** Begin **

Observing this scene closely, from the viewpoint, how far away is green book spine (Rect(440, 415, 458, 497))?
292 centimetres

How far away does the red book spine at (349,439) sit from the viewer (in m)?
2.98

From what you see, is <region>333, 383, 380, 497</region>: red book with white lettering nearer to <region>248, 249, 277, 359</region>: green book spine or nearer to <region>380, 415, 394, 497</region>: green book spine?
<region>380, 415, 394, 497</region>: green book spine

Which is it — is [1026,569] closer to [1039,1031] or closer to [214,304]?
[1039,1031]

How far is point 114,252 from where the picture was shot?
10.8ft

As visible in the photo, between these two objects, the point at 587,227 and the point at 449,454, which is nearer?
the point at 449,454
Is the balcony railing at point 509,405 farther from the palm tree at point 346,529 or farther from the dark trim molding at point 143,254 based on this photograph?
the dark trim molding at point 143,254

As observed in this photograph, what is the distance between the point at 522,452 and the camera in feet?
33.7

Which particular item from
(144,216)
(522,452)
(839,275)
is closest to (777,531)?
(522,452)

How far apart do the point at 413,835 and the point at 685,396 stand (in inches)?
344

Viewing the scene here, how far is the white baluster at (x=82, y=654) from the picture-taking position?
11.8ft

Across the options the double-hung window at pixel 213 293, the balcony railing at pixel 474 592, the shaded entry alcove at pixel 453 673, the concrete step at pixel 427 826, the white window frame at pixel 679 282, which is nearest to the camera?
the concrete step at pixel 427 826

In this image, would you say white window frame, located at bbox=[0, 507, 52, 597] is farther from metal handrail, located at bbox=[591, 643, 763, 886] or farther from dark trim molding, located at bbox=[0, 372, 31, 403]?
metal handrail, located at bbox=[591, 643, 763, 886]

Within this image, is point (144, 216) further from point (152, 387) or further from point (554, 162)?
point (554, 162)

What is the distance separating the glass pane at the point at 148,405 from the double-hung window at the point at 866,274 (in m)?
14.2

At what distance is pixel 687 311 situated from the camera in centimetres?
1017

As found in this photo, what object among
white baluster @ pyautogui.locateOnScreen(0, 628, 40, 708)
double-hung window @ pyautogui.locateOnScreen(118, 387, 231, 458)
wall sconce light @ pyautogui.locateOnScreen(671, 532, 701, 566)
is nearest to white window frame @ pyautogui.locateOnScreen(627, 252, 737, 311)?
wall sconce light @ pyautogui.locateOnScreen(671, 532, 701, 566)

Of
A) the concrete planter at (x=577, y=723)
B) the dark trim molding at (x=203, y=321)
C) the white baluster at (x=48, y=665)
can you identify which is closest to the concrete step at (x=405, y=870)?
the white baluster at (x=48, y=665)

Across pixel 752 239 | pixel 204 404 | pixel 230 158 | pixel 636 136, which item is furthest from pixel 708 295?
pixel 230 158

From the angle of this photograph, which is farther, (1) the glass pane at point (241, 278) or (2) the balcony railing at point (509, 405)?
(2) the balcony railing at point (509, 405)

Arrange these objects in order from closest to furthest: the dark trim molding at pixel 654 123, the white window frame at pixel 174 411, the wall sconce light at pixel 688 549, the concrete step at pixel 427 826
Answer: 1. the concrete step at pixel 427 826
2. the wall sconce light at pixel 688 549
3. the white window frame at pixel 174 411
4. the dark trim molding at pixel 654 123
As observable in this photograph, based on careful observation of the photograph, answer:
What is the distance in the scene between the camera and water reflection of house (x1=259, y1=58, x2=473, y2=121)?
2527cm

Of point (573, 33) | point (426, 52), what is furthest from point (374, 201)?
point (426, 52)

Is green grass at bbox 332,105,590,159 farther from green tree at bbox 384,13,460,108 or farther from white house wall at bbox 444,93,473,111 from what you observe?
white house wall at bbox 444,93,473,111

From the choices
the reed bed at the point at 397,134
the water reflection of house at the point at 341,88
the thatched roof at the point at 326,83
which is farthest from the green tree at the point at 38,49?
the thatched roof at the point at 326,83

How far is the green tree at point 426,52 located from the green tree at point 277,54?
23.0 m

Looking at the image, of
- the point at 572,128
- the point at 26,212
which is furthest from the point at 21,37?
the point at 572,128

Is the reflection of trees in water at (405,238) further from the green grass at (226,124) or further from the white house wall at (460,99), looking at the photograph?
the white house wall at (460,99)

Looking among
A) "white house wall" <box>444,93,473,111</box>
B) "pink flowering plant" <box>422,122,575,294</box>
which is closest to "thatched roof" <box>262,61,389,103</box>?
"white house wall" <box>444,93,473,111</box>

** End **

_Task description:_ Copy every line of the material, please, keeping it exactly the same.

_Solution:_
Observing this scene closely, from the viewpoint, how far away is green book spine (Rect(440, 415, 458, 497))?
292 centimetres

How far away does the red book spine at (349,439) sit from the viewer (in m)?
2.98

From what you see, is <region>333, 383, 380, 497</region>: red book with white lettering nearer to <region>248, 249, 277, 359</region>: green book spine or nearer to <region>380, 415, 394, 497</region>: green book spine?
<region>380, 415, 394, 497</region>: green book spine

Which is it — is [1026,569] closer to [1039,1031] or closer to [214,304]?
[1039,1031]

How far is point 114,252 from where the picture was shot?
10.8ft

As visible in the photo, between these two objects, the point at 587,227 and the point at 449,454, which is nearer?
the point at 449,454
Is the balcony railing at point 509,405 farther from the palm tree at point 346,529 or farther from the dark trim molding at point 143,254 based on this photograph?
the dark trim molding at point 143,254

As observed in this photograph, what is the distance between the point at 522,452 and the camera in feet?
33.7

Which particular item from
(144,216)
(522,452)
(839,275)
is closest to (777,531)?
(522,452)

How far apart do the point at 413,835 and the point at 685,396 stand (in inches)?
344

Viewing the scene here, how far is the white baluster at (x=82, y=654) from the picture-taking position?
11.8ft

Across the options the double-hung window at pixel 213 293, the balcony railing at pixel 474 592, the shaded entry alcove at pixel 453 673, the concrete step at pixel 427 826, the white window frame at pixel 679 282, which is nearest to the camera?
the concrete step at pixel 427 826

In this image, would you say white window frame, located at bbox=[0, 507, 52, 597] is farther from metal handrail, located at bbox=[591, 643, 763, 886] or farther from dark trim molding, located at bbox=[0, 372, 31, 403]?
metal handrail, located at bbox=[591, 643, 763, 886]

Within this image, is point (144, 216) further from point (152, 387) or further from point (554, 162)?
point (554, 162)

What is the distance separating the glass pane at the point at 148,405 from the double-hung window at the point at 866,274 (in m)?
14.2

At what distance is pixel 687 311 situated from the camera in centimetres?
1017

As found in this photo, what object among
white baluster @ pyautogui.locateOnScreen(0, 628, 40, 708)
double-hung window @ pyautogui.locateOnScreen(118, 387, 231, 458)
wall sconce light @ pyautogui.locateOnScreen(671, 532, 701, 566)
is nearest to white window frame @ pyautogui.locateOnScreen(627, 252, 737, 311)?
wall sconce light @ pyautogui.locateOnScreen(671, 532, 701, 566)

Of
A) the concrete planter at (x=577, y=723)
B) the dark trim molding at (x=203, y=321)
C) the white baluster at (x=48, y=665)
can you identify which is closest to the concrete step at (x=405, y=870)?
the white baluster at (x=48, y=665)

Across pixel 752 239 | pixel 204 404 | pixel 230 158 | pixel 636 136, which item is furthest from pixel 708 295?
pixel 230 158

From the angle of this photograph, which is farther, (1) the glass pane at point (241, 278) or (2) the balcony railing at point (509, 405)?
(2) the balcony railing at point (509, 405)

Arrange these objects in order from closest to furthest: the dark trim molding at pixel 654 123, the white window frame at pixel 174 411, the wall sconce light at pixel 688 549, the concrete step at pixel 427 826
Answer: 1. the concrete step at pixel 427 826
2. the wall sconce light at pixel 688 549
3. the white window frame at pixel 174 411
4. the dark trim molding at pixel 654 123
As observable in this photograph, based on careful observation of the photograph, answer:
What is the distance in the scene between the camera and water reflection of house (x1=259, y1=58, x2=473, y2=121)?
2527cm

Of point (573, 33) | point (426, 52), what is furthest from point (374, 201)?
point (426, 52)

Is green grass at bbox 332,105,590,159 farther from green tree at bbox 384,13,460,108 or farther from white house wall at bbox 444,93,473,111 from what you observe?
white house wall at bbox 444,93,473,111

From the choices
the reed bed at the point at 397,134
the water reflection of house at the point at 341,88
the thatched roof at the point at 326,83
which is farthest from the green tree at the point at 38,49?
the thatched roof at the point at 326,83

How far is the green tree at point 426,52 located from the green tree at point 277,54?
23.0 m

Looking at the image, of
- the point at 572,128
- the point at 26,212
which is furthest from the point at 21,37?
the point at 572,128

Is the reflection of trees in water at (405,238) further from the green grass at (226,124) or further from the white house wall at (460,99), looking at the photograph?
the white house wall at (460,99)

Looking among
A) "white house wall" <box>444,93,473,111</box>
B) "pink flowering plant" <box>422,122,575,294</box>
which is closest to "thatched roof" <box>262,61,389,103</box>?
"white house wall" <box>444,93,473,111</box>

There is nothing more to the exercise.